Funeral directors wearing personal protective equipment carry a coffin during the funeral of a COVID-19 victim amid a coronavirus disease (COVID-19) nationwide lockdown at Olifantsvlei Cemetery, southwest of Joburg, South Africa, Jan. 6, 2021.

Siphiwe Sibeko | Reuters

The global spread of Covid-19 is advancing faster than the global distribution of vaccines, World Health Organization officials said on Monday.

They attributed transmission rates to new variants like Alpha and Delta, which have proven to be more contagious.

“This means that the risks for people who are not protected, ie most of the world’s population, have increased,” WHO Director General Tedros Adhanom Ghebreyesus said during a press conference.

While the number of new cases of the virus continues to decline worldwide, the number of deaths has not decreased by the same amount, he said. Since the pandemic began, more than 3.8 million people have died of Covid worldwide.

A person receives a dose of Pfizer BioNTech vaccine at a vaccination center for people over 18 years old at the Belmont Health Center in Harrow amid the coronavirus disease (COVID-19) outbreak in London, Great Britain, June 6, 2021.

Henry Nicholls | Reuters

The number of new cases has declined for seven straight weeks, the longest decline in the world since the pandemic began.

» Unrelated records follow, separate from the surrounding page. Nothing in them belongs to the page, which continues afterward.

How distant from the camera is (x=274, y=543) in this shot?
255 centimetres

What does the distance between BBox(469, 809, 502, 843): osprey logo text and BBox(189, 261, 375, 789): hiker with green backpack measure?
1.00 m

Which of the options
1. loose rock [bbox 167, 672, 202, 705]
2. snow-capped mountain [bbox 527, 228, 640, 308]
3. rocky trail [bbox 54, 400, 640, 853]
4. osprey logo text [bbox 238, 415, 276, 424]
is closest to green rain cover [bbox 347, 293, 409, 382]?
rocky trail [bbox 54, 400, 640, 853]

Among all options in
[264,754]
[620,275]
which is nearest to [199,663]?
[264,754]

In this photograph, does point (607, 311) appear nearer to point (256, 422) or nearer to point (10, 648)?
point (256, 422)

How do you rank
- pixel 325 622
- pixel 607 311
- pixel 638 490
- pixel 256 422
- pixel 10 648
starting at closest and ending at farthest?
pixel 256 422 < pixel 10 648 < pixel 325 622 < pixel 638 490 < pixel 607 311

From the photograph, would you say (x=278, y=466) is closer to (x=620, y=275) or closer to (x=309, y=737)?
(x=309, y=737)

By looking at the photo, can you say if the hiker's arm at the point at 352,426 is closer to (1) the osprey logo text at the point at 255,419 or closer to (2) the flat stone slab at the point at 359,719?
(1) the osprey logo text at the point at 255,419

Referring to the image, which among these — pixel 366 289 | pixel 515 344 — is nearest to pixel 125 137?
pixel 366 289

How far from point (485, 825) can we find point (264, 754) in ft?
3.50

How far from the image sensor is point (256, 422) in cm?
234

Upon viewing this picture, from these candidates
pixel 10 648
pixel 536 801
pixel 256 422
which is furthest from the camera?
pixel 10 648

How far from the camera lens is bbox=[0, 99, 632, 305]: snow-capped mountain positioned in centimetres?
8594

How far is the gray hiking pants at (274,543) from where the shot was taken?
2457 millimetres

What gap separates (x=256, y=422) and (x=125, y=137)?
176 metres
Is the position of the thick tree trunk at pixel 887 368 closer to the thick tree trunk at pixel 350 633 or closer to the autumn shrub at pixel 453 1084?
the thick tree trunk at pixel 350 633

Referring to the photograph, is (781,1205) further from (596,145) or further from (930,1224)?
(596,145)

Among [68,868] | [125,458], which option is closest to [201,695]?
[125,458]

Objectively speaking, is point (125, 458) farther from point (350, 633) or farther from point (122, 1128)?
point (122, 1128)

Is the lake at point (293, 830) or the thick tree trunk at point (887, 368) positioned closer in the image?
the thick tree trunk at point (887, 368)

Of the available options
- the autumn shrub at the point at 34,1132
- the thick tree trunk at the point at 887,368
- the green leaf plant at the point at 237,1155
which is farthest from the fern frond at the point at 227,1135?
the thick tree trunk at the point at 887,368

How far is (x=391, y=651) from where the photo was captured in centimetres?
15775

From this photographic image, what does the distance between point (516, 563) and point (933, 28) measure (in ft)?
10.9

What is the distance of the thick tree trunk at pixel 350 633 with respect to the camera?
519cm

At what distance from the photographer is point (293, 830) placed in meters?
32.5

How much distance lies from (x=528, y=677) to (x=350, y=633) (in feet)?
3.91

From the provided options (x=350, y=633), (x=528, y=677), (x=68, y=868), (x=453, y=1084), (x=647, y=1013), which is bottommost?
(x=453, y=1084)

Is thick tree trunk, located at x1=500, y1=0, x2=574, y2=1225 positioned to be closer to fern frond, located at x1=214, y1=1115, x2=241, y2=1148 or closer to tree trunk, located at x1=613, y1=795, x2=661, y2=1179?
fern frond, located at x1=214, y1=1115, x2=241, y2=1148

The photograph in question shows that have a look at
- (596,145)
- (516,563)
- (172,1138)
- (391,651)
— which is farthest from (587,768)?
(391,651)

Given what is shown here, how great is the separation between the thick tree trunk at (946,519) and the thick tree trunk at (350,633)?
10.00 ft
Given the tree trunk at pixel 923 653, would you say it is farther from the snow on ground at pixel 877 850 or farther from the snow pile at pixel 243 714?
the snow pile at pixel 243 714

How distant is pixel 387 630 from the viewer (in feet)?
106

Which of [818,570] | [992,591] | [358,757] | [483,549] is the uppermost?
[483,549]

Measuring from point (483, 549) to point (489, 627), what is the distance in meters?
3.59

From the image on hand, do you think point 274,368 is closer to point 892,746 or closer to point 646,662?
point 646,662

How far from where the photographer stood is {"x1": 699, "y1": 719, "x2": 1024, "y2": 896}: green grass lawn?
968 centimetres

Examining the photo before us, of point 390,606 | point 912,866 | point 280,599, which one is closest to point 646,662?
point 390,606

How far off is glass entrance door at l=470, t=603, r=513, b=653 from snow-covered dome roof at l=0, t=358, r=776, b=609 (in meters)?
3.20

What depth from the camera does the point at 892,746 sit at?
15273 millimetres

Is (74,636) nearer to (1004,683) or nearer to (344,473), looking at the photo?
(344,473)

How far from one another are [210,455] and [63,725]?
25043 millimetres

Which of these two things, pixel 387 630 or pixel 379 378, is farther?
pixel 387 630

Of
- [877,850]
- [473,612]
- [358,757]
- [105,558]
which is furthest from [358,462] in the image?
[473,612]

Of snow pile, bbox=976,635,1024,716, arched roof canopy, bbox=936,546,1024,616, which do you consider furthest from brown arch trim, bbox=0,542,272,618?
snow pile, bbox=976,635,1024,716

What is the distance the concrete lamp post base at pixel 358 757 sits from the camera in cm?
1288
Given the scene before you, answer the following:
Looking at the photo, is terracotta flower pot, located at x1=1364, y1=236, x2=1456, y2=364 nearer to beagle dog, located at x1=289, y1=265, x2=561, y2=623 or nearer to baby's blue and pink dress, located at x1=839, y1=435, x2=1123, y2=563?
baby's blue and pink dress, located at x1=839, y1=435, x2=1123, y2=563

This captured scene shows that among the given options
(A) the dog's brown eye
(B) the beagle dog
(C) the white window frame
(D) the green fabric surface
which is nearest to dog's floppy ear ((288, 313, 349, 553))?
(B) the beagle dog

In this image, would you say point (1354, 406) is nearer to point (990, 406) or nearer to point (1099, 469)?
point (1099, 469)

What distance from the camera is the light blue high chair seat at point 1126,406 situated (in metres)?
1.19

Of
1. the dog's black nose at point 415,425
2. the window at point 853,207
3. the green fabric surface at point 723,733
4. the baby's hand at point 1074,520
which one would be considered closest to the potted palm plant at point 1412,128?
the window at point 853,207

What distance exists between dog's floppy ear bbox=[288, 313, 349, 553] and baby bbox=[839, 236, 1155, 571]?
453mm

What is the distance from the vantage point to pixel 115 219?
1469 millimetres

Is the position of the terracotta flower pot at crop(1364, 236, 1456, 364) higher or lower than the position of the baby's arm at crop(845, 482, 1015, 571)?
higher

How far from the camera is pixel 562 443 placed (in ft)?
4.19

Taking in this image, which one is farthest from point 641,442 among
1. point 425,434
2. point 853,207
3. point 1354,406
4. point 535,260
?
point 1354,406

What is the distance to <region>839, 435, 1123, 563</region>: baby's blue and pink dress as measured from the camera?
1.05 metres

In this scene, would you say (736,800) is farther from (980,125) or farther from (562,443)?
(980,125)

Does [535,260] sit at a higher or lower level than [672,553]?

But the number of deaths reported this week is still similar to last week, he said.

“While weekly cases are at their lowest level since February, deaths are not falling anytime soon,” Tedros said. “The global decline hides worrying increases in cases and deaths in many countries.”

Countries in Africa have higher Covid death rates than other countries, he said. The higher death rates are particularly worrying as African countries have reported fewer cases than most other regions.

African countries also have the least access to vaccines, diagnostics and oxygen supplies, underscoring the impact of medical inequality that global health authorities have warned about.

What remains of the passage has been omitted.